▸ **EXERCISE MATERIAL**:
--- begin ---
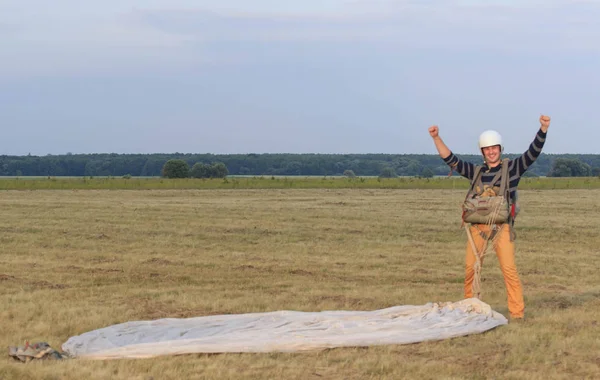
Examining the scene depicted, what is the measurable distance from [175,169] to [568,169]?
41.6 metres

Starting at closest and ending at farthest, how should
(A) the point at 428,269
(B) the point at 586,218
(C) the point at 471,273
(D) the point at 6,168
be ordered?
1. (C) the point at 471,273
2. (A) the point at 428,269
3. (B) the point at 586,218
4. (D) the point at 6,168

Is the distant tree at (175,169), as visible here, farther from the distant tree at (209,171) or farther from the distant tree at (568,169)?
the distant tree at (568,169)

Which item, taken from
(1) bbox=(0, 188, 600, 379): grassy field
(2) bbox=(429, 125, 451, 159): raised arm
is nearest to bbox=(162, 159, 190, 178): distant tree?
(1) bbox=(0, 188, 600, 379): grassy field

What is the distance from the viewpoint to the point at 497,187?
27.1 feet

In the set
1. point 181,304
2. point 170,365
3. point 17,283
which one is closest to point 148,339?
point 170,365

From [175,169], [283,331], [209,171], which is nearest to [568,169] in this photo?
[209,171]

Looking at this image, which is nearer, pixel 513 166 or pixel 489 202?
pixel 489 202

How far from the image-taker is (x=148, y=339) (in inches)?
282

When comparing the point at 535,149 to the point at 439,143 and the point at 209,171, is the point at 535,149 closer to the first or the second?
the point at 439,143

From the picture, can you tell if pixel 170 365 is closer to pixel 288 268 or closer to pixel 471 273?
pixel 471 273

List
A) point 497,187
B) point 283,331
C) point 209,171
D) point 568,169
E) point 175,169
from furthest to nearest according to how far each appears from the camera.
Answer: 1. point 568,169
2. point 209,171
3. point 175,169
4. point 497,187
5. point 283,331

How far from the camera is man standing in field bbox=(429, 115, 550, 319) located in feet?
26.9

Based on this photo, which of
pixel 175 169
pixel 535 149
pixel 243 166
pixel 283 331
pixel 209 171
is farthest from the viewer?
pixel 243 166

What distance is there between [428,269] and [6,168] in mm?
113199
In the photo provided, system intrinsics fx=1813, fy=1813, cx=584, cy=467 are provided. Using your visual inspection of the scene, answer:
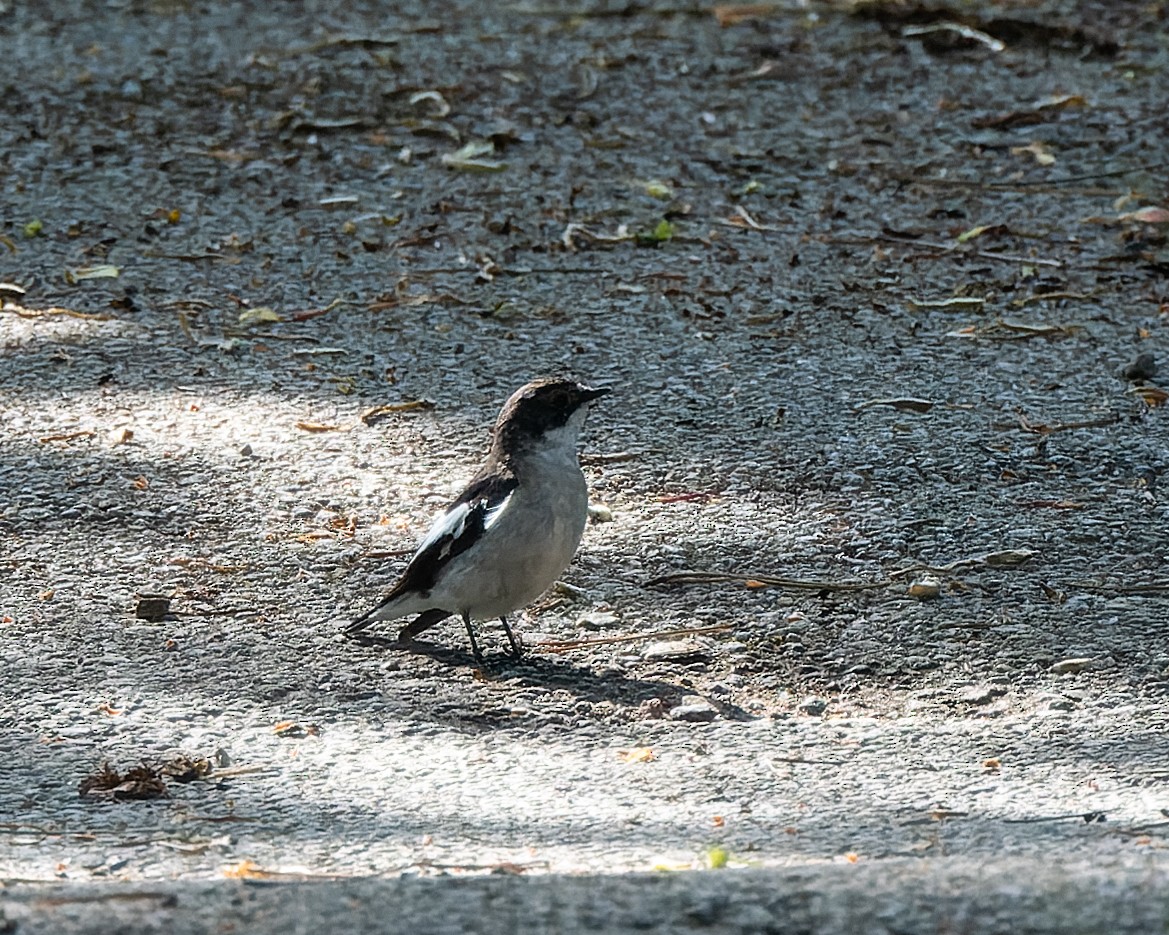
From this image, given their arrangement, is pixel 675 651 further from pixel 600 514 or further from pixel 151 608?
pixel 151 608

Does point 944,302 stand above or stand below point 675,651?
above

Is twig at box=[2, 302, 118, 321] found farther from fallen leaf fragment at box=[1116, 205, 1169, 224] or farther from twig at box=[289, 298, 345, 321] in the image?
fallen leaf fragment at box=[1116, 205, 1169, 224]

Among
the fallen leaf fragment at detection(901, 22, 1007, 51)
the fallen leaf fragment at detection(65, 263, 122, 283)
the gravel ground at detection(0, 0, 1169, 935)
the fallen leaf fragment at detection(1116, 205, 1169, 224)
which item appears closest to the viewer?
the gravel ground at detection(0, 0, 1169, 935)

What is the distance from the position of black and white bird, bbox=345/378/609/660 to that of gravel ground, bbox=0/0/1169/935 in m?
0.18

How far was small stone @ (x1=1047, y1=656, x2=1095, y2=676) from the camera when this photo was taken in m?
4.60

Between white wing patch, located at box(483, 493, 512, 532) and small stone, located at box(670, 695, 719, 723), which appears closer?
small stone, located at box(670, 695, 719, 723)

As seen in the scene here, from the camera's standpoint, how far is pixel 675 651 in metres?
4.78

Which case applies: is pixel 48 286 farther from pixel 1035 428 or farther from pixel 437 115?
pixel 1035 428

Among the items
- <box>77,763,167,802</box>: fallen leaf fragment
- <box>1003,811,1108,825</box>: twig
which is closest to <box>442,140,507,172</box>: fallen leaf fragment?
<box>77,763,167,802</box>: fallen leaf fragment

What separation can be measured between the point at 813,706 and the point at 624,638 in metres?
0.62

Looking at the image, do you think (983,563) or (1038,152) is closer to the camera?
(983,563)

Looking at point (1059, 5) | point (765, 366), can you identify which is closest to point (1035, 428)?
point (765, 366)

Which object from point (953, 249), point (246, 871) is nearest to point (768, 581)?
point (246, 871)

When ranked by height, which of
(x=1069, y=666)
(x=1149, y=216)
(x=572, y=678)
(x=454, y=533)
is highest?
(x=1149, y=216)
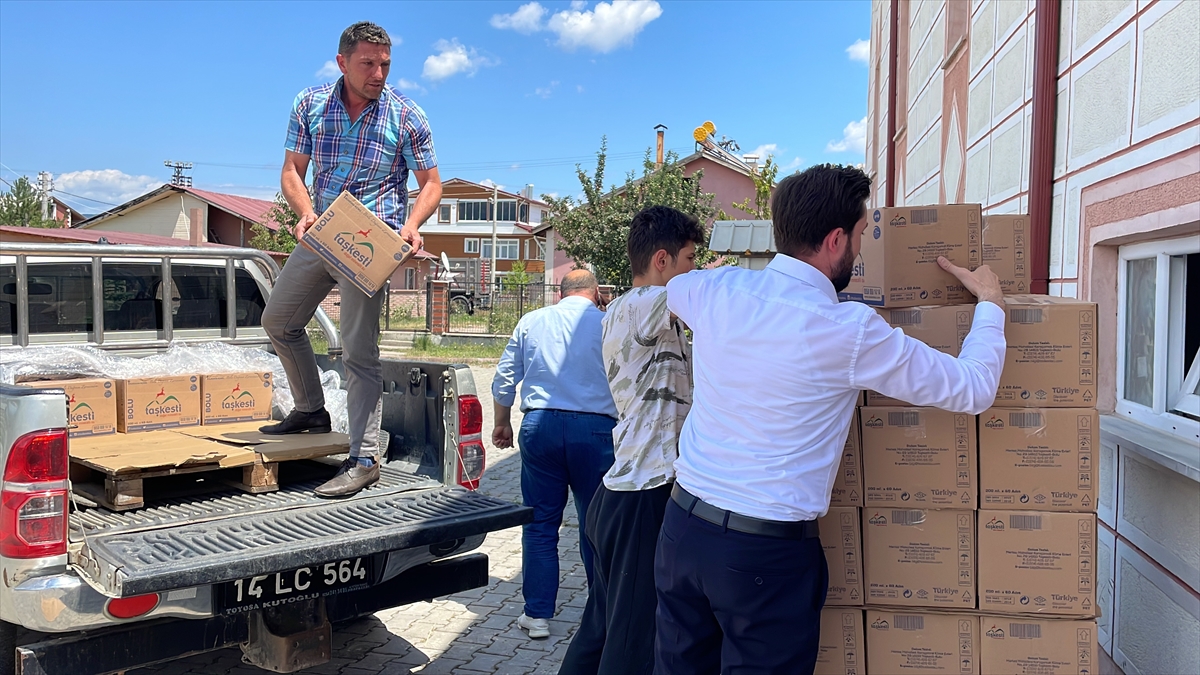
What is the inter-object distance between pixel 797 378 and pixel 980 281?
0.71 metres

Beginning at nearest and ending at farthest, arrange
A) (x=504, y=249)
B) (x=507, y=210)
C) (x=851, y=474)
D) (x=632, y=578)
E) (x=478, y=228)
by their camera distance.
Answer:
--- end ---
▸ **YOUR GOAL**: Your task is to output exactly the lines from the line containing "What is the distance from the position" through the last line, inclusive, leaving every picture out.

▸ **CORRECT RESPONSE**:
What is the distance from the position of black and white bird, bbox=345/378/609/660 to that of gravel ground, bbox=0/0/1169/935 in m?
0.18

How far was small stone @ (x1=1047, y1=656, x2=1095, y2=676) from the camera when this photo was taken in m?
4.60

Between white wing patch, located at box(483, 493, 512, 532) and small stone, located at box(670, 695, 719, 723), which appears closer?
small stone, located at box(670, 695, 719, 723)

As seen in the scene here, from the camera's standpoint, how far is pixel 675 651 in metres?
4.78

Which case applies: is pixel 48 286 farther from pixel 1035 428 or farther from pixel 437 115?
pixel 1035 428

Among the items
- <box>77,763,167,802</box>: fallen leaf fragment
- <box>1003,811,1108,825</box>: twig
which is closest to <box>442,140,507,172</box>: fallen leaf fragment?
<box>77,763,167,802</box>: fallen leaf fragment

What separation can be measured between the point at 813,706 and the point at 624,638 in metres?
0.62

Looking at the image, do you think (983,563) or (1038,152) is closer to the camera?
(983,563)

Looking at point (1059, 5) | point (765, 366), can you identify which is closest to point (1035, 428)?
point (765, 366)

Which object from point (953, 249), point (246, 871) is nearest to point (768, 581)?
point (246, 871)

When ranked by height, which of
(x=1069, y=666)
(x=1149, y=216)
(x=572, y=678)
(x=454, y=533)
is highest?
(x=1149, y=216)
What is the inter-object distance between pixel 797 378 and pixel 980 281?
0.71 metres

Beginning at nearest and ending at farthest, arrange
A) (x=504, y=249)
B) (x=507, y=210)
C) (x=851, y=474)
D) (x=632, y=578)
E) (x=478, y=228)
by their camera distance.
Answer:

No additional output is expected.